■ **Enunciado**
No texto sobre o disco Soul 69, passe para uma lista curta o parágrafo que começa com "O som é redondo", mantendo os fatos principais.

■ **Texto**
---+---
ARETHA FRANKLYN SOUL 69

   Em 1969, no auge do movimento hippie, quando até o povo da soul music misturava sua música com som freak, Aretha, a maior cantora negra, mas não a de maior sucesso, essa era Diana Ross, lança Soul 69. E fazendo isso vai contra tudo o que se fazia no Pop de então.
   Acompanhada por músicos que tocavam com Miles Davis, e outros que tocaram com John Coltrane e Charles Mingus, ela canta aqui canções de jazz-blues, com big band e arranjos jazzísticos. Ela é produzida pelos cobras da gravadora Atlantic, a mesma de Ray Charles, a gravadora que criou a black music moderna: Tom Dowd, Jerry Wexler ( o boss ) e Arif Mardin. Vamos ouvir o disco então ( que vendeu bem, chegando ao segundo lugar em abril de 69 ):
   O som é redondo, viril, com destaque para a bateria, sempre em estilo jazz, Grady Tate, um cara que fez discos com Oscar Peterson, Mingus, Sonny Rollins. Pulsa, como pulsa o baixo de Ron Carter, ele mesmo, o homem de Miles. Os metais são ao estilo Sinatra, irrompem para dar mais gás, mais ritmo, mais fogo à coisa. E temos a voz de Aretha.
  Sim, ela é  a melhor cantora de soul da história, uma voz que estala nos ouvidos e bota fogo em tudo que canta. Respect é o Kilimanjaro do Pop feminino. Mas...a gente percebe que jazz...bom, jazz é outro mundo né meu nego...
---+---
■ **Material**
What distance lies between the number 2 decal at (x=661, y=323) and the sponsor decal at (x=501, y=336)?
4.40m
---+---
■ **Resposta certa**
- Som redondo e viril, com destaque para a bateria, sempre em estilo jazz.
- Na bateria está Grady Tate, que gravou com Oscar Peterson, Mingus e Sonny Rollins.
- O baixo pulsante é de Ron Carter, o homem de Miles.
- Os metais, no estilo Sinatra, entram para dar mais gás, ritmo e fogo.
- E há a voz de Aretha.